The AustLit data model and FRBR, INDECS, Harmony

The AustLit system is essentially a bibliography and repository of information about "agents" involved in the production of literature - authors, editors, illustrators, translators, publishers and printers.

When casting around for a model we could use as a basis for our design we were greatly influenced by the IFLA's FRBR work [HREF5], INDECS [HREF12] and the Harmony project [HREF13].

FRBR

In 1997 the International Federation of Library Associations and Institutions (IFLA) released an needs analysis of bibliographic systems, the "Functional Requirements for Bibliographic Records" abbreviated as FRBR.

The FRBR doesn't define a replacement for the long standing bibliographic transfer format known as MARC, but defines an approach to organising bibliographic material. The FRBR "teases apart" the concepts of Work, Expression, Manifestation and Item and in so doing helps model and understand the relationships between titles. For example, it can clearly identify two manifestations as embodiments of the same expression, or two expressions as realisations of the same work, although one may be a language translation of another.

The INDECS project

The INDECS project (INteroperability of Data in E-Commerce Systems) was established to develop a metadata framework for representing intellectual property and the transactions involving it. Their Schema and Model documents have a strong bent towards enabling e-commerce rights management related transactions, but necessarily require a precise modeling of the intellectual works and the agents who contribute to them. They also use the basic Work, Expression, Manifestation and Item representations of FRBR, but introduce the concept of the "Event" that describes how these products came about - who did what, the context, the inputs to the process.

The Harmony ABC strawman proposal

Many entities and relationships which different systems in different application areas attempt to model are pretty much the same. Rather than force each implementation to develop their own representations, and hence waste effort and complicate interoperability, the Harmony ABC proposal attempts to define a common framework which diverse systems will be able to use. The ABC proposal acknowledges that FRBR and INDECS were major sources of inspiration for their work.

Combining the models

From FRBR we took the deconstruction of a "bibliographic title" into work, expression and manifestation components. From INDECS and Harmony we took the fundamental importance of events; the idea for example that publication attributes such as publisher and date are not attributes of a manifestation, but are attributes of an embodiment event which takes as input an expression of a work and outputs a manifestation. Similarly, that a "translator" through a "realisation" event takes a work or an expression of a work in one language as input and outputs a new expression in a different language.

From RDF and Topic Maps we took the idea of expressing all our information as triples; as relationships between two topics. So, for example, rather than the "conventional" author or work tables with a primary key and many dependent columns described above we essentially have 2 tables:

The basic name is used for short simple topic names such as the gender topic "male". However, this Topic table is essentially "sub-classed" to store richer topic names such as human names where we want to separate surname, forenames and title. Although not strictly necessary (we could create a separate topic for each of these and create three relationship types "hasSurname", "hasForename", "hasTitle") there comes a point at which reality and performance issues intervene and further deconstruction becomes counter-intuitive.

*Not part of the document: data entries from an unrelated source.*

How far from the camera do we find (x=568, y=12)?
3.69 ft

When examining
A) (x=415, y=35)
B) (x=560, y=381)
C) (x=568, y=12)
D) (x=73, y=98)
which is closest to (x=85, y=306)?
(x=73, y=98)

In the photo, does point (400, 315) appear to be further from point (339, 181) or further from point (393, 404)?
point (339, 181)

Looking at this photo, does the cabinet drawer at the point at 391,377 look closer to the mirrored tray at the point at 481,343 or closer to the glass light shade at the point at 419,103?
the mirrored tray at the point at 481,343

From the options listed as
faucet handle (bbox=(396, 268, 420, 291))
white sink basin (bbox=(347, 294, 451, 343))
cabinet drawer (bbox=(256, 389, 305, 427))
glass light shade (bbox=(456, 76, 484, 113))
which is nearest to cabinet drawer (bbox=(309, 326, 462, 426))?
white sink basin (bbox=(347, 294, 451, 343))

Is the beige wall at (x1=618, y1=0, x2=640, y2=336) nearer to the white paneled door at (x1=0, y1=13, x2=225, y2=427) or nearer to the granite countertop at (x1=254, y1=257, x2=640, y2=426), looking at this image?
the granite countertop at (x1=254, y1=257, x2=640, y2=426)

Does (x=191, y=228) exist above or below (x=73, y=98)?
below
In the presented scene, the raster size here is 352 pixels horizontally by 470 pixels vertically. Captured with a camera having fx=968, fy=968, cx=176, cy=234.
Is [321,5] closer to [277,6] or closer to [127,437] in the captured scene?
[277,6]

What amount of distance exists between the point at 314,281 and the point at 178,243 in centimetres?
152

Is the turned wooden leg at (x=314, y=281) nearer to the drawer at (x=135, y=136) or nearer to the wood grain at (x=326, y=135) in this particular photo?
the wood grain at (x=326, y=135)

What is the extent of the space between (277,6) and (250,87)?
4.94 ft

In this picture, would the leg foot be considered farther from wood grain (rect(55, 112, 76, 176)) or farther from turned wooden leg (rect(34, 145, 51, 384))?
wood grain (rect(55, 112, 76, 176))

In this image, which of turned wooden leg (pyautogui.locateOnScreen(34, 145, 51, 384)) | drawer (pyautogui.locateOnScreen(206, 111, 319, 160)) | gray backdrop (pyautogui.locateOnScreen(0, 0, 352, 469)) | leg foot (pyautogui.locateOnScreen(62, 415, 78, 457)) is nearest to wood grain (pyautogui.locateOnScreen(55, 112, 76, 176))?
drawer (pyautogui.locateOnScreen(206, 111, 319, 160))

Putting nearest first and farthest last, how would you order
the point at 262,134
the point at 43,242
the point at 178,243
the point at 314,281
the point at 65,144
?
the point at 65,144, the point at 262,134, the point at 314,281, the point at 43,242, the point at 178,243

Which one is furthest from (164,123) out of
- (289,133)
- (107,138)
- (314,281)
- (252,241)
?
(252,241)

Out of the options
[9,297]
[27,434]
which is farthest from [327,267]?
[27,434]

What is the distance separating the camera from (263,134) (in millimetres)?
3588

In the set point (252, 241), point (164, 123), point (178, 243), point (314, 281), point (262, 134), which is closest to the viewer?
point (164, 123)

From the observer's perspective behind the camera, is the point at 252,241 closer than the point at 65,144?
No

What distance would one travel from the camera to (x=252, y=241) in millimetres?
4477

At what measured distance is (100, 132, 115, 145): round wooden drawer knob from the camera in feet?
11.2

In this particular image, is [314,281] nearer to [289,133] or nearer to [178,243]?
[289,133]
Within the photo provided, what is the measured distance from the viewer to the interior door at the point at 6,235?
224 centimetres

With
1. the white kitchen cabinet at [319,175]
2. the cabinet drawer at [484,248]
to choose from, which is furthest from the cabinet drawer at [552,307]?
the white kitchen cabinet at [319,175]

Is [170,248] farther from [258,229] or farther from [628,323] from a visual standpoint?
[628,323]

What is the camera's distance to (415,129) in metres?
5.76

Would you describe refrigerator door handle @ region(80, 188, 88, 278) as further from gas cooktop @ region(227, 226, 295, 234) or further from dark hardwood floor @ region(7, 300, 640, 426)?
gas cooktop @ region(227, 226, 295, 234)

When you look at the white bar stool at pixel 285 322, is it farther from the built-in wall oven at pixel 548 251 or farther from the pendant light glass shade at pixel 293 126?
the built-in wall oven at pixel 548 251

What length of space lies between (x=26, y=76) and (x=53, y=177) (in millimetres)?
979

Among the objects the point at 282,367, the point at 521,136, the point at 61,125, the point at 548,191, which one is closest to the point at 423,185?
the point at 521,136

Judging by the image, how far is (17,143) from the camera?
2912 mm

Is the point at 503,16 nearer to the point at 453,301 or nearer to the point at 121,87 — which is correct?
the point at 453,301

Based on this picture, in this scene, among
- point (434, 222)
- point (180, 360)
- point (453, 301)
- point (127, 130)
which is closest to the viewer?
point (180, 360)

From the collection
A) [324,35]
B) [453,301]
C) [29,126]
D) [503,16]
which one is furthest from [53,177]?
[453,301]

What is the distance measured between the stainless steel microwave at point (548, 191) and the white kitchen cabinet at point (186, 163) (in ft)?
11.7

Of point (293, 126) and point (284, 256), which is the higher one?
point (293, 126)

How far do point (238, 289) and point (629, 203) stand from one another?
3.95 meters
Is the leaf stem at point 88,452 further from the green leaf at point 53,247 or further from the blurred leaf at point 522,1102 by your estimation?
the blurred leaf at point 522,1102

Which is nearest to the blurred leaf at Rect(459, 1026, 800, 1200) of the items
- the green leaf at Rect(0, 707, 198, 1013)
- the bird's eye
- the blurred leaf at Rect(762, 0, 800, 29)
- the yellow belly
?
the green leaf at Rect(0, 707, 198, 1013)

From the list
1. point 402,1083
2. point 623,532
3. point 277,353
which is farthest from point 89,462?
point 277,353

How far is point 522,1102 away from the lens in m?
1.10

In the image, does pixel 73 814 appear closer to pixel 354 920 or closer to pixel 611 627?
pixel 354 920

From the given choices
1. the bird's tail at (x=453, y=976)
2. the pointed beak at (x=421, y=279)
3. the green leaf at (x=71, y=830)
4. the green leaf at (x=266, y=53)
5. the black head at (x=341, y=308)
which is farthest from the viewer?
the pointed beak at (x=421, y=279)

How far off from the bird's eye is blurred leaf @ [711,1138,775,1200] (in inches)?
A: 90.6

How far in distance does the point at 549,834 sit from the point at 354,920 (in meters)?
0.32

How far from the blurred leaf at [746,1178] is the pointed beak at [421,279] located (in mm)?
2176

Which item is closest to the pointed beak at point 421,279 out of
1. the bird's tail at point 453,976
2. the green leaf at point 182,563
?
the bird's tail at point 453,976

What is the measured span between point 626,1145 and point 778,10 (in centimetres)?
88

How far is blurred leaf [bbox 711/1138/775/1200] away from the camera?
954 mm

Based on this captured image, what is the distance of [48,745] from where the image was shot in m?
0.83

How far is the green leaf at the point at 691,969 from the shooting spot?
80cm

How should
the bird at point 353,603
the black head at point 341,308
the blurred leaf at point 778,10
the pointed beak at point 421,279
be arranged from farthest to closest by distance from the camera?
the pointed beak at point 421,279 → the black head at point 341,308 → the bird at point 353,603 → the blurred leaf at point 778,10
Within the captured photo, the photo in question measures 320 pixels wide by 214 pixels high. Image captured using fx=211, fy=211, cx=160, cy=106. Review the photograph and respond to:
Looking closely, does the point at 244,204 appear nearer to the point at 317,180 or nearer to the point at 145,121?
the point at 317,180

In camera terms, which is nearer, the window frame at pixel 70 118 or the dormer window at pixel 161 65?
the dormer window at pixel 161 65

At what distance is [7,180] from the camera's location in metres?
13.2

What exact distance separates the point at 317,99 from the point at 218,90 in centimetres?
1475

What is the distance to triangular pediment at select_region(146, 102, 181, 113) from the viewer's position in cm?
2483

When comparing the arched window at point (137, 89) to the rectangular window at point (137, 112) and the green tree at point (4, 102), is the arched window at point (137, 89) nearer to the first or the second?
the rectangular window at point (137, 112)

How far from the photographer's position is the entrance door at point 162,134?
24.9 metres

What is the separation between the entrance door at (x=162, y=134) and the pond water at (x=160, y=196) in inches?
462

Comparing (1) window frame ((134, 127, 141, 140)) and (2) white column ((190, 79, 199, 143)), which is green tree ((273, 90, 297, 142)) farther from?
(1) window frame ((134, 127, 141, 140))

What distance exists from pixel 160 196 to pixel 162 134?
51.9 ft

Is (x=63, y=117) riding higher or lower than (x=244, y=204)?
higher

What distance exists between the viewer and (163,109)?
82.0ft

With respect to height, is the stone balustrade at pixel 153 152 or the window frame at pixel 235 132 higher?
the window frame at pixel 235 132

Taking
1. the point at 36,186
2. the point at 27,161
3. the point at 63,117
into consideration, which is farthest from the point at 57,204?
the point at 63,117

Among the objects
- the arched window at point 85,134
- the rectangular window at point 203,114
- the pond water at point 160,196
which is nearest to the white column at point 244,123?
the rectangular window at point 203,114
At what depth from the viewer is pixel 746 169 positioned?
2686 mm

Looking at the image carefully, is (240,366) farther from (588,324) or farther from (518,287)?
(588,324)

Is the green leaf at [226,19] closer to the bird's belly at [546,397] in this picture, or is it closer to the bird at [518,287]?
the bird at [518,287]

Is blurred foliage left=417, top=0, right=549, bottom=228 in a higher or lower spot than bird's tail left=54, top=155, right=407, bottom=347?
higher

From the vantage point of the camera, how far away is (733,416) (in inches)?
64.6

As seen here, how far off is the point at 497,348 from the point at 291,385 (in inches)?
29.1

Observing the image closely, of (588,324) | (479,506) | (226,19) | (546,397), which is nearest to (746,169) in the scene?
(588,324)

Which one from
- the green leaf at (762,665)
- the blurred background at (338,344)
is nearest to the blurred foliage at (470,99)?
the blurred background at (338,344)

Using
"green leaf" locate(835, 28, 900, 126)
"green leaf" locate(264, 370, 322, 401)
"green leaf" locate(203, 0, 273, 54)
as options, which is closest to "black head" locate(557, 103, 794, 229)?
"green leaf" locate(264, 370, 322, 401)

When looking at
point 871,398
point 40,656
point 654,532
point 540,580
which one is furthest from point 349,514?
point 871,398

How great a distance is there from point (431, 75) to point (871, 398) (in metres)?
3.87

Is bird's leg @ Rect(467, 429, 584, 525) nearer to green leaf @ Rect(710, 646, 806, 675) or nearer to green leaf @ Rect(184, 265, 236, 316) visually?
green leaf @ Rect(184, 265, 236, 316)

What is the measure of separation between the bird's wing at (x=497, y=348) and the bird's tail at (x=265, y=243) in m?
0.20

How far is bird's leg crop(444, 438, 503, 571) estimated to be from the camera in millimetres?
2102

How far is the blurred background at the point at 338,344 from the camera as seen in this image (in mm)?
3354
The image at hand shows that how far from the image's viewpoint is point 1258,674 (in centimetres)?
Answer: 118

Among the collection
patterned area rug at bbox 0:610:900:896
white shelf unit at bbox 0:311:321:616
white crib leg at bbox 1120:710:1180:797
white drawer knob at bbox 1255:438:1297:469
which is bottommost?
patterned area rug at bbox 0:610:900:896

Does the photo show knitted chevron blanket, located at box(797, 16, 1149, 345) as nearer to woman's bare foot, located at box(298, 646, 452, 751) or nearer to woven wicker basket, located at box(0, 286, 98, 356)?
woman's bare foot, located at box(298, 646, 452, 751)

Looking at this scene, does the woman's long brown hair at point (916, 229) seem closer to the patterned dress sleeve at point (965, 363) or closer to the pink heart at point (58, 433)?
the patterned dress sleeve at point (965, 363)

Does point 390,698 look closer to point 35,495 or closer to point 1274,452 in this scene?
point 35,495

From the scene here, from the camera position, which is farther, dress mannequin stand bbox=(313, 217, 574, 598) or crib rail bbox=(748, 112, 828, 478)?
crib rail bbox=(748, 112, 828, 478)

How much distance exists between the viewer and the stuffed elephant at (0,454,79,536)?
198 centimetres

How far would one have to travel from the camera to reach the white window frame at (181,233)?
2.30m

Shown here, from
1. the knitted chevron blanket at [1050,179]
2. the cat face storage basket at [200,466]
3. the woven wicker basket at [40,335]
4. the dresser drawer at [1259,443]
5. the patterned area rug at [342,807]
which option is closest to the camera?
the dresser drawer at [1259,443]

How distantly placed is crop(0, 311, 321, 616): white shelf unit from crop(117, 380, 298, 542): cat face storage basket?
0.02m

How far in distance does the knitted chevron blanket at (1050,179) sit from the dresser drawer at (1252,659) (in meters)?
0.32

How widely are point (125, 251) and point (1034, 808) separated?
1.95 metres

The flip side of the simple database structure is greater complexity, or at least verbosity in query formulation. Because each "attribute" is represented as a separate topic and relationship, and because "events" such as birth, death, work creation etc are separate topics and because a typical book involves the instantiation of creation, work, realisation, expression, embodiment and manifestation topics each with many relationships, queries built to resolve relatively simple questions such as "which novels were published by people with a Hungarian heritage in the 1980s" requires 10 relational joins to retrieve the works. It is a testament to the query optimizer that such a query takes only a few hundred milliseconds to execute.

By abandoning the static storage of "topic type" and instead dynamically inferring "type" from the roles played by topics and their partners in those associations, an even simpler and more flexible structure is achievable as argued by Parsons and Yang in Emancipating Instances from the Tyranny of Classes in Information Modeling [HREF8]. Indeed, the AustLit system rarely uses the "topic type" attribute. Instead, for example, to find authors born between 1930 and 1940 who have written novels, the system looks for topics which

However, typing of topics is very handy during the data entry part of the AustLit system to constrain assignments; for example, the topic which plays the "is form of" role in an association with a work is restricted to those topics with a type of "form" - novel, poetry, drama etc, so strong typing for "simple" topics which typically only partake in a very small range of association types is necessary. The Parsons and Yang Kool Aid is strong stuff indeed!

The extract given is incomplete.